● Extracted text
▶

Key property: Elements maintain insertion order and are accessible by index

• Lists are most familiar to students—similar to Python lists
• Key properties: ordered, indexed access, allows duplicates
• Walk through the code: add(), get(), insert at position, iteration
• Iteration order matches insertion order
• Use List when: order matters, you need positional access, duplicates are OK

Transition: But wait—Java also has built-in arrays. What's the difference?

Arrays Are Fast but Fixed in Size

// Arrays are built into the language — fixed size, declared with []
Light[] lights = new Light[3];  // Create array of exactly 3 slots
lights[0] = new DimmableLight("office", 100);
lights[1] = new TunableWhiteLight("den", 2700);
lights[2] = new SwitchedLight("porch");

// Direct access by index — O(1)
Light first = lights[0];

// Iteration
for (Light light : lights) {
    light.turnOn();
}

// But... what if we need a 4th light?
lights[3] = new Fan("oops");  // ArrayIndexOutOfBoundsException!

◀

● Data excerpts
▶

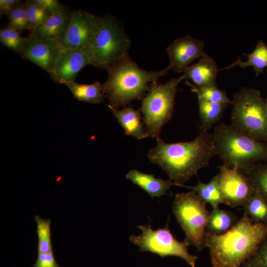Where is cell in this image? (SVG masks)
Segmentation results:
<instances>
[{"mask_svg": "<svg viewBox=\"0 0 267 267\" xmlns=\"http://www.w3.org/2000/svg\"><path fill=\"white\" fill-rule=\"evenodd\" d=\"M156 145L147 154L149 161L167 174L174 184L183 186L184 183L198 171L209 165L217 155L212 134L201 132L188 142L168 143L160 137Z\"/></svg>", "mask_w": 267, "mask_h": 267, "instance_id": "obj_1", "label": "cell"}, {"mask_svg": "<svg viewBox=\"0 0 267 267\" xmlns=\"http://www.w3.org/2000/svg\"><path fill=\"white\" fill-rule=\"evenodd\" d=\"M267 237V224L254 222L244 213L228 231L220 235L205 233L206 248L214 267H240L252 258Z\"/></svg>", "mask_w": 267, "mask_h": 267, "instance_id": "obj_2", "label": "cell"}, {"mask_svg": "<svg viewBox=\"0 0 267 267\" xmlns=\"http://www.w3.org/2000/svg\"><path fill=\"white\" fill-rule=\"evenodd\" d=\"M108 78L102 85L109 109H118L140 98L148 90L150 84L170 71L169 67L157 71H146L132 60L129 53L107 69Z\"/></svg>", "mask_w": 267, "mask_h": 267, "instance_id": "obj_3", "label": "cell"}, {"mask_svg": "<svg viewBox=\"0 0 267 267\" xmlns=\"http://www.w3.org/2000/svg\"><path fill=\"white\" fill-rule=\"evenodd\" d=\"M212 135L217 155L225 166L242 170L267 161V143L256 140L231 125L220 123Z\"/></svg>", "mask_w": 267, "mask_h": 267, "instance_id": "obj_4", "label": "cell"}, {"mask_svg": "<svg viewBox=\"0 0 267 267\" xmlns=\"http://www.w3.org/2000/svg\"><path fill=\"white\" fill-rule=\"evenodd\" d=\"M231 125L257 140L267 143L265 98L258 90L243 87L231 100Z\"/></svg>", "mask_w": 267, "mask_h": 267, "instance_id": "obj_5", "label": "cell"}, {"mask_svg": "<svg viewBox=\"0 0 267 267\" xmlns=\"http://www.w3.org/2000/svg\"><path fill=\"white\" fill-rule=\"evenodd\" d=\"M131 42L117 20L110 15L100 17L94 39L87 50L91 65L107 70L129 53Z\"/></svg>", "mask_w": 267, "mask_h": 267, "instance_id": "obj_6", "label": "cell"}, {"mask_svg": "<svg viewBox=\"0 0 267 267\" xmlns=\"http://www.w3.org/2000/svg\"><path fill=\"white\" fill-rule=\"evenodd\" d=\"M184 79L182 75L171 78L164 84L157 81L150 84L140 109L148 137H159L162 127L172 118L178 87Z\"/></svg>", "mask_w": 267, "mask_h": 267, "instance_id": "obj_7", "label": "cell"}, {"mask_svg": "<svg viewBox=\"0 0 267 267\" xmlns=\"http://www.w3.org/2000/svg\"><path fill=\"white\" fill-rule=\"evenodd\" d=\"M172 211L185 233V240L200 251L206 248L205 233L211 214L192 190L176 194Z\"/></svg>", "mask_w": 267, "mask_h": 267, "instance_id": "obj_8", "label": "cell"}, {"mask_svg": "<svg viewBox=\"0 0 267 267\" xmlns=\"http://www.w3.org/2000/svg\"><path fill=\"white\" fill-rule=\"evenodd\" d=\"M168 222L165 227L156 230L152 228L150 223L137 225L141 231V234H132L129 239L138 247L139 251H148L162 258L169 256L178 257L191 267H195L197 256L189 253V244L185 240L180 242L174 237L169 228Z\"/></svg>", "mask_w": 267, "mask_h": 267, "instance_id": "obj_9", "label": "cell"}, {"mask_svg": "<svg viewBox=\"0 0 267 267\" xmlns=\"http://www.w3.org/2000/svg\"><path fill=\"white\" fill-rule=\"evenodd\" d=\"M100 17L84 10H74L62 42L64 47L87 51L91 44L97 31Z\"/></svg>", "mask_w": 267, "mask_h": 267, "instance_id": "obj_10", "label": "cell"}, {"mask_svg": "<svg viewBox=\"0 0 267 267\" xmlns=\"http://www.w3.org/2000/svg\"><path fill=\"white\" fill-rule=\"evenodd\" d=\"M218 185L225 201L231 207L243 206L255 192L246 176L236 167H219Z\"/></svg>", "mask_w": 267, "mask_h": 267, "instance_id": "obj_11", "label": "cell"}, {"mask_svg": "<svg viewBox=\"0 0 267 267\" xmlns=\"http://www.w3.org/2000/svg\"><path fill=\"white\" fill-rule=\"evenodd\" d=\"M89 64L91 62L86 50L63 46L49 74L56 83L64 85L75 82L79 72Z\"/></svg>", "mask_w": 267, "mask_h": 267, "instance_id": "obj_12", "label": "cell"}, {"mask_svg": "<svg viewBox=\"0 0 267 267\" xmlns=\"http://www.w3.org/2000/svg\"><path fill=\"white\" fill-rule=\"evenodd\" d=\"M202 40L187 35L176 39L167 48L170 70L183 73L189 64L205 53Z\"/></svg>", "mask_w": 267, "mask_h": 267, "instance_id": "obj_13", "label": "cell"}, {"mask_svg": "<svg viewBox=\"0 0 267 267\" xmlns=\"http://www.w3.org/2000/svg\"><path fill=\"white\" fill-rule=\"evenodd\" d=\"M25 49L21 55L49 73L63 47L60 43L29 36Z\"/></svg>", "mask_w": 267, "mask_h": 267, "instance_id": "obj_14", "label": "cell"}, {"mask_svg": "<svg viewBox=\"0 0 267 267\" xmlns=\"http://www.w3.org/2000/svg\"><path fill=\"white\" fill-rule=\"evenodd\" d=\"M70 13L63 6L59 11L50 15L39 27L30 31L29 36L62 44Z\"/></svg>", "mask_w": 267, "mask_h": 267, "instance_id": "obj_15", "label": "cell"}, {"mask_svg": "<svg viewBox=\"0 0 267 267\" xmlns=\"http://www.w3.org/2000/svg\"><path fill=\"white\" fill-rule=\"evenodd\" d=\"M218 71L215 61L205 53L196 63L187 67L183 75L194 86H216Z\"/></svg>", "mask_w": 267, "mask_h": 267, "instance_id": "obj_16", "label": "cell"}, {"mask_svg": "<svg viewBox=\"0 0 267 267\" xmlns=\"http://www.w3.org/2000/svg\"><path fill=\"white\" fill-rule=\"evenodd\" d=\"M126 178L144 190L152 198L167 195V191L174 184L170 178L164 180L156 178L153 174L144 173L136 169L130 171Z\"/></svg>", "mask_w": 267, "mask_h": 267, "instance_id": "obj_17", "label": "cell"}, {"mask_svg": "<svg viewBox=\"0 0 267 267\" xmlns=\"http://www.w3.org/2000/svg\"><path fill=\"white\" fill-rule=\"evenodd\" d=\"M114 116L128 135L138 139L148 137L141 122V115L138 110L131 106H125L120 110L110 108Z\"/></svg>", "mask_w": 267, "mask_h": 267, "instance_id": "obj_18", "label": "cell"}, {"mask_svg": "<svg viewBox=\"0 0 267 267\" xmlns=\"http://www.w3.org/2000/svg\"><path fill=\"white\" fill-rule=\"evenodd\" d=\"M247 57V60L242 61L239 57L238 59L231 64L224 67L220 70H229L231 68L239 66L241 68H246L248 67H252L256 72V75L263 73L264 69L267 67V46L265 43L260 40L258 41L254 51L250 54L243 53Z\"/></svg>", "mask_w": 267, "mask_h": 267, "instance_id": "obj_19", "label": "cell"}, {"mask_svg": "<svg viewBox=\"0 0 267 267\" xmlns=\"http://www.w3.org/2000/svg\"><path fill=\"white\" fill-rule=\"evenodd\" d=\"M197 99L200 131L201 132H208V131L221 119L228 104L213 103L201 98Z\"/></svg>", "mask_w": 267, "mask_h": 267, "instance_id": "obj_20", "label": "cell"}, {"mask_svg": "<svg viewBox=\"0 0 267 267\" xmlns=\"http://www.w3.org/2000/svg\"><path fill=\"white\" fill-rule=\"evenodd\" d=\"M64 85L68 88L74 97L79 101L99 103L103 101L105 97L102 85L98 82L91 84H82L73 82Z\"/></svg>", "mask_w": 267, "mask_h": 267, "instance_id": "obj_21", "label": "cell"}, {"mask_svg": "<svg viewBox=\"0 0 267 267\" xmlns=\"http://www.w3.org/2000/svg\"><path fill=\"white\" fill-rule=\"evenodd\" d=\"M238 220L237 217L229 211L219 208L213 209L208 221L206 231L213 234H222L230 230Z\"/></svg>", "mask_w": 267, "mask_h": 267, "instance_id": "obj_22", "label": "cell"}, {"mask_svg": "<svg viewBox=\"0 0 267 267\" xmlns=\"http://www.w3.org/2000/svg\"><path fill=\"white\" fill-rule=\"evenodd\" d=\"M240 170L246 176L254 191L267 203V161Z\"/></svg>", "mask_w": 267, "mask_h": 267, "instance_id": "obj_23", "label": "cell"}, {"mask_svg": "<svg viewBox=\"0 0 267 267\" xmlns=\"http://www.w3.org/2000/svg\"><path fill=\"white\" fill-rule=\"evenodd\" d=\"M186 187L194 190L199 198L205 203L210 204L213 209L219 208L220 204H225L224 199L218 185V175L213 177L207 183L199 181L197 184L194 186Z\"/></svg>", "mask_w": 267, "mask_h": 267, "instance_id": "obj_24", "label": "cell"}, {"mask_svg": "<svg viewBox=\"0 0 267 267\" xmlns=\"http://www.w3.org/2000/svg\"><path fill=\"white\" fill-rule=\"evenodd\" d=\"M243 207L252 221L267 224V203L258 193L255 192Z\"/></svg>", "mask_w": 267, "mask_h": 267, "instance_id": "obj_25", "label": "cell"}, {"mask_svg": "<svg viewBox=\"0 0 267 267\" xmlns=\"http://www.w3.org/2000/svg\"><path fill=\"white\" fill-rule=\"evenodd\" d=\"M191 90L195 92L197 98L221 104H231L224 90L219 89L216 86H194L188 83Z\"/></svg>", "mask_w": 267, "mask_h": 267, "instance_id": "obj_26", "label": "cell"}, {"mask_svg": "<svg viewBox=\"0 0 267 267\" xmlns=\"http://www.w3.org/2000/svg\"><path fill=\"white\" fill-rule=\"evenodd\" d=\"M34 218L37 223L38 253L53 252L51 240L50 220L42 219L38 215L35 216Z\"/></svg>", "mask_w": 267, "mask_h": 267, "instance_id": "obj_27", "label": "cell"}, {"mask_svg": "<svg viewBox=\"0 0 267 267\" xmlns=\"http://www.w3.org/2000/svg\"><path fill=\"white\" fill-rule=\"evenodd\" d=\"M28 38L22 37L20 33L8 27L0 30V41L6 47L22 55L26 47Z\"/></svg>", "mask_w": 267, "mask_h": 267, "instance_id": "obj_28", "label": "cell"}, {"mask_svg": "<svg viewBox=\"0 0 267 267\" xmlns=\"http://www.w3.org/2000/svg\"><path fill=\"white\" fill-rule=\"evenodd\" d=\"M7 27L19 32L28 30L31 27L27 16L25 3L20 2L8 14Z\"/></svg>", "mask_w": 267, "mask_h": 267, "instance_id": "obj_29", "label": "cell"}, {"mask_svg": "<svg viewBox=\"0 0 267 267\" xmlns=\"http://www.w3.org/2000/svg\"><path fill=\"white\" fill-rule=\"evenodd\" d=\"M24 3L31 27L30 31L39 27L50 16L35 0H27Z\"/></svg>", "mask_w": 267, "mask_h": 267, "instance_id": "obj_30", "label": "cell"}, {"mask_svg": "<svg viewBox=\"0 0 267 267\" xmlns=\"http://www.w3.org/2000/svg\"><path fill=\"white\" fill-rule=\"evenodd\" d=\"M32 267H59L53 252L38 253L37 260Z\"/></svg>", "mask_w": 267, "mask_h": 267, "instance_id": "obj_31", "label": "cell"}, {"mask_svg": "<svg viewBox=\"0 0 267 267\" xmlns=\"http://www.w3.org/2000/svg\"><path fill=\"white\" fill-rule=\"evenodd\" d=\"M253 258L261 267H267V237L261 243Z\"/></svg>", "mask_w": 267, "mask_h": 267, "instance_id": "obj_32", "label": "cell"}, {"mask_svg": "<svg viewBox=\"0 0 267 267\" xmlns=\"http://www.w3.org/2000/svg\"><path fill=\"white\" fill-rule=\"evenodd\" d=\"M49 15H51L58 11L62 6L57 0H35Z\"/></svg>", "mask_w": 267, "mask_h": 267, "instance_id": "obj_33", "label": "cell"}, {"mask_svg": "<svg viewBox=\"0 0 267 267\" xmlns=\"http://www.w3.org/2000/svg\"><path fill=\"white\" fill-rule=\"evenodd\" d=\"M19 0H0V17L4 14H8L20 2Z\"/></svg>", "mask_w": 267, "mask_h": 267, "instance_id": "obj_34", "label": "cell"}, {"mask_svg": "<svg viewBox=\"0 0 267 267\" xmlns=\"http://www.w3.org/2000/svg\"><path fill=\"white\" fill-rule=\"evenodd\" d=\"M240 267H261L253 258H251L245 261Z\"/></svg>", "mask_w": 267, "mask_h": 267, "instance_id": "obj_35", "label": "cell"}, {"mask_svg": "<svg viewBox=\"0 0 267 267\" xmlns=\"http://www.w3.org/2000/svg\"><path fill=\"white\" fill-rule=\"evenodd\" d=\"M265 103H266V110H267V96L265 98Z\"/></svg>", "mask_w": 267, "mask_h": 267, "instance_id": "obj_36", "label": "cell"}]
</instances>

◀

● Exercise instructions
A – Output the passage of the notes on Java lists and arrays from "Transition: But wait—Java" up to and including "index — O(1)".
B – In the notes on Java lists and arrays, what exception does assigning a new Fan to lights[3] produce?
None of the data above is needed.

● Task responses
A –
Transition: But wait—Java also has built-in arrays. What's the difference?

Arrays Are Fast but Fixed in Size

// Arrays are built into the language — fixed size, declared with []
Light[] lights = new Light[3];  // Create array of exactly 3 slots
lights[0] = new DimmableLight("office", 100);
lights[1] = new TunableWhiteLight("den", 2700);
lights[2] = new SwitchedLight("porch");

// Direct access by index — O(1)

B – An ArrayIndexOutOfBoundsException.